28.04.2024

Взгляд через призму пушкинского быта

О таком говорят «лучше поздно, чем никогда» — лишь прошлым летом посетил музей-квартиру Пушкина на набережной реки Мойки. Но нисколько не пожалел, что ранее там не оказывался. Имеет смысл заглядывать в покои поэта, зная и понимая его судьбу уже по-взрослому. Это вообще очень сложное дело, вычитывать и понимать (оживлять воображением) что-то под музейным «лаком». Таковыми были экскурсии в детстве, вводившие в культурный контекст, но не более – Эрмитаж, Кунсткамера… Запоминались (впечатляли) фрагменты, второстепенности, целое ускользало. Кто, например, помнит запах красного дерева в отделке ленинградских магазинов? А я зачем-то помню. Конечно, огромное спасибо родителям, что водили, показывали этот город изнутри – теперь пришло собственное, отцовское время водить и показывать. Но не только быть экскурсоводом – важно ещё самому понять нечто основное-временное, чтобы затем рассказывать. Так что это ещё вопрос, кто кого водит! Быть может, это дети наши позволяют уже всерьёз заглянуть в мир культуры – в самом конкретном, даже локальном смысле?

Этот образ не даёт мне покоя с 2011 года: не мы катим малышовые коляски, а коляски тянут нас за собой, потому что их будущее-то подальше будет…

Музей-квартира, если не считать первого низкорослого, закомарного этажа, где под стеклом пара дуэльных пистолетов (вот же – маркетинг, упаковки, нормы того времени! милейшие, инкрустированные приспособления для убийства по взаимному согласию) – поражает своей простотой. Лестница, боковой вход в одну из квартир с лестницы – почти как в современных подъездах. Это съёмная по нынешним нормам квартира, и габариты её – не сильно больше средней советской. Разве что потолки высокие и вид из гостиной на Мойку немного возвращает нас во времена дворянские. В остальном – всё почти как у нас. И в этом удивительное,  неожиданное родство, перекличка эпох. В Москве есть десятки зданий, где Пушкин бывал и читал в покоях более величественных — включая усадьбу Бобринских-Долгоруких на Малой Никитской, что сейчас варварски переделывают в Ельцин-центр. А собственное жильё поэта было вовсе не в том стиле.

Поскольку рассказ экскурсовода – последние дни Пушкина, — взгляд на его быт получается изначально печальный. Но проблески – вид того, что не изменилось за окном, моста через Мойку, решётки, самой серой питерской воды, — переносят в материальный мир 19 века, условно его взглядом. Всё вдохновлявшее и визуально сопутствовавшее его строкам — оказывается не так далеко и вполне неизменно. Начинаешь изнутри чувствовать сцепление домов у Дворцовой площади, эту обращённость окон и взгляда поэта к центру столицы и России… Женщина-экскурсовод, не заученно-бездушно, а с неподдельной эмоцией (под конец даже со слезами) рассказывает, куда вносили Пушкина после дуэли. Мгновенно понимаешь всю его интеллигентскую деликатность, поскольку не хотел тревожить жены (из-за которой и была дуэль) как можно дольше – сдерживал стоны, прятал рану, думал и говорил что как-нибудь обойдётся. Обошлось для Дантэса – он прожил долгую пузатую жизнь, став столоначальником в своих европейских краях, так и не осознав, кого убил в суете петербургского флирта. Хороший об этом рассказ есть у Виктора Ерофеева.

·····

● **ЗАДАНИЕ A**:
Переведите на английский язык предложение «Но нисколько не пожалел, что ранее там не оказывался.» из текста о музее-квартире Пушкина.

Размеченные записи с координатами
·····

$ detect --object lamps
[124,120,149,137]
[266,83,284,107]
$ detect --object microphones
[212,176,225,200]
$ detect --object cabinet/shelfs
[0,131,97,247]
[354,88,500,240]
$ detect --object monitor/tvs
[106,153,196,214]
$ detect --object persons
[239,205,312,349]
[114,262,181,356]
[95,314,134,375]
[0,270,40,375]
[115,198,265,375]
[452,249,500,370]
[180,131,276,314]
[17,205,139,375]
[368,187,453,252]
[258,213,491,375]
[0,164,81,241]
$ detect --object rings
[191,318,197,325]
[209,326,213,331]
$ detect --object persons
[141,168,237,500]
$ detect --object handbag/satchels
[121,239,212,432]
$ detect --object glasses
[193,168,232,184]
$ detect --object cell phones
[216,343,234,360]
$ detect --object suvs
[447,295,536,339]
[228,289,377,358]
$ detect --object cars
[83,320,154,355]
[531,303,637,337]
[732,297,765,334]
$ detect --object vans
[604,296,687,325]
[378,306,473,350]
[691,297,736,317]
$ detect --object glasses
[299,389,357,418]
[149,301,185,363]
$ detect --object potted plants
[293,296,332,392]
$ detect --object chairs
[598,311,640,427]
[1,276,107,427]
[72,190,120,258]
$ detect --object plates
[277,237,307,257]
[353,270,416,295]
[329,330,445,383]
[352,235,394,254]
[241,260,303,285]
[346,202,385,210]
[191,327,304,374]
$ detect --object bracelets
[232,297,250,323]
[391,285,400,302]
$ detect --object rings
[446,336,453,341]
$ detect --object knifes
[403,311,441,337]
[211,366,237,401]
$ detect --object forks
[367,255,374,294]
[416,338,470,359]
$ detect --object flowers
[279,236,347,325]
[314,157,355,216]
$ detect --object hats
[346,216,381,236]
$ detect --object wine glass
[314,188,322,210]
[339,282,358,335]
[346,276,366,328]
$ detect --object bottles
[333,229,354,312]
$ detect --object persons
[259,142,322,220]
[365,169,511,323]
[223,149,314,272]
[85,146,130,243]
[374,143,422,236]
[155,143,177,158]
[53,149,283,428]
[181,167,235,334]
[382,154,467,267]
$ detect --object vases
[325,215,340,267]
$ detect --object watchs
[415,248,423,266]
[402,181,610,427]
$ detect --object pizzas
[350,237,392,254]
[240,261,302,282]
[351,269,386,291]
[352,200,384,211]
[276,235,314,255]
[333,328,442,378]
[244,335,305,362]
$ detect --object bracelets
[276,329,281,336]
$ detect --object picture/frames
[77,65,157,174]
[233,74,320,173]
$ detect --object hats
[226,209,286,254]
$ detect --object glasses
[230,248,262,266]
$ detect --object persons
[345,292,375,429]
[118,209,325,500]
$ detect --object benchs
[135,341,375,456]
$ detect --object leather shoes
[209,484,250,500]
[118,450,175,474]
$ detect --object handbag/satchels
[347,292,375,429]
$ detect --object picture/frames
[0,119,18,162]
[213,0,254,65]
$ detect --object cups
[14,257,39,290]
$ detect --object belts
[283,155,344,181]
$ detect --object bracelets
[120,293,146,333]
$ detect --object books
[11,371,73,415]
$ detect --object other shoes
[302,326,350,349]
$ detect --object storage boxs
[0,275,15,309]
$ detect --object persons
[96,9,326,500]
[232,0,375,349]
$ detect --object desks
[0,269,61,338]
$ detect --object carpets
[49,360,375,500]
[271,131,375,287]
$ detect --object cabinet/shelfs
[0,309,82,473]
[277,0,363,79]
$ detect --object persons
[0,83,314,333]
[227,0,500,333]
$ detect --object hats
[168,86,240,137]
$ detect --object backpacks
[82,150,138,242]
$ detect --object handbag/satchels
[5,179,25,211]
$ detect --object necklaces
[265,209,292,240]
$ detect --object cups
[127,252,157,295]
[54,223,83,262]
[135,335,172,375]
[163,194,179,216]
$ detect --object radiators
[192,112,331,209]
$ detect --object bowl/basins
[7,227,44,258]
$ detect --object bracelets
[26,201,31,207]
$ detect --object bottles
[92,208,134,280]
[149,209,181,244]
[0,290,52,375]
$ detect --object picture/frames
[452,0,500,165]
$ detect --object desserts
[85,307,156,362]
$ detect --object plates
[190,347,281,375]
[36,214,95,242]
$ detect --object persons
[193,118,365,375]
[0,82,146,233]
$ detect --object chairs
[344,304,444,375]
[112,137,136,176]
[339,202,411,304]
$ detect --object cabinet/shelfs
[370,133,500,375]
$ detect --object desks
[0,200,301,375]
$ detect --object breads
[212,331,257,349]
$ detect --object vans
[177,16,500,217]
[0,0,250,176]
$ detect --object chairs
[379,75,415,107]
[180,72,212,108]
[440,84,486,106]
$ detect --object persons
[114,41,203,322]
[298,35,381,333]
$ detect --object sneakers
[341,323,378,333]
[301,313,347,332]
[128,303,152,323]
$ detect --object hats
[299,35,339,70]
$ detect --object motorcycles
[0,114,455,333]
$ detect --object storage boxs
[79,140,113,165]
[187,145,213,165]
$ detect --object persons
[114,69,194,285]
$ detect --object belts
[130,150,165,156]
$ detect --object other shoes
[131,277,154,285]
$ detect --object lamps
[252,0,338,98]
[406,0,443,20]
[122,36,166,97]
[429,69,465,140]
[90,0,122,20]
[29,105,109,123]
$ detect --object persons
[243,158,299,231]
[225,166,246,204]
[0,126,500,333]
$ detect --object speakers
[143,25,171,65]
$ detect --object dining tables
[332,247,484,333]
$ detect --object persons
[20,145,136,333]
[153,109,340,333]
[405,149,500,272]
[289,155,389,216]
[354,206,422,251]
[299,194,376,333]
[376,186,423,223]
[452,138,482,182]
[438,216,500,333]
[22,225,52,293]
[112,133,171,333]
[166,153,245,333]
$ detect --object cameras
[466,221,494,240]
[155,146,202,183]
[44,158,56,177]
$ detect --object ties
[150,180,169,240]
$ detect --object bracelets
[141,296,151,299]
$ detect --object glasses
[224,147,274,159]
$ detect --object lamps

·····

● **ЗАДАНИЕ B**:
Перепишите фрагмент листинга, который открывается строкой с «detect --object suvs» и закрывается строкой с «[14,257,39,290]», заменив «persons» на «people» и оставив всё прочее без изменений.

● **РЕЗУЛЬТАТ A**:
But I did not regret in the least that I had never been there before.

● **РЕЗУЛЬТАТ B**:
$ detect --object suvs
[447,295,536,339]
[228,289,377,358]
$ detect --object cars
[83,320,154,355]
[531,303,637,337]
[732,297,765,334]
$ detect --object vans
[604,296,687,325]
[378,306,473,350]
[691,297,736,317]
$ detect --object glasses
[299,389,357,418]
[149,301,185,363]
$ detect --object potted plants
[293,296,332,392]
$ detect --object chairs
[598,311,640,427]
[1,276,107,427]
[72,190,120,258]
$ detect --object plates
[277,237,307,257]
[353,270,416,295]
[329,330,445,383]
[352,235,394,254]
[241,260,303,285]
[346,202,385,210]
[191,327,304,374]
$ detect --object bracelets
[232,297,250,323]
[391,285,400,302]
$ detect --object rings
[446,336,453,341]
$ detect --object knifes
[403,311,441,337]
[211,366,237,401]
$ detect --object forks
[367,255,374,294]
[416,338,470,359]
$ detect --object flowers
[279,236,347,325]
[314,157,355,216]
$ detect --object hats
[346,216,381,236]
$ detect --object wine glass
[314,188,322,210]
[339,282,358,335]
[346,276,366,328]
$ detect --object bottles
[333,229,354,312]
$ detect --object people
[259,142,322,220]
[365,169,511,323]
[223,149,314,272]
[85,146,130,243]
[374,143,422,236]
[155,143,177,158]
[53,149,283,428]
[181,167,235,334]
[382,154,467,267]
$ detect --object vases
[325,215,340,267]
$ detect --object watchs
[415,248,423,266]
[402,181,610,427]
$ detect --object pizzas
[350,237,392,254]
[240,261,302,282]
[351,269,386,291]
[352,200,384,211]
[276,235,314,255]
[333,328,442,378]
[244,335,305,362]
$ detect --object bracelets
[276,329,281,336]
$ detect --object picture/frames
[77,65,157,174]
[233,74,320,173]
$ detect --object hats
[226,209,286,254]
$ detect --object glasses
[230,248,262,266]
$ detect --object people
[345,292,375,429]
[118,209,325,500]
$ detect --object benchs
[135,341,375,456]
$ detect --object leather shoes
[209,484,250,500]
[118,450,175,474]
$ detect --object handbag/satchels
[347,292,375,429]
$ detect --object picture/frames
[0,119,18,162]
[213,0,254,65]
$ detect --object cups
[14,257,39,290]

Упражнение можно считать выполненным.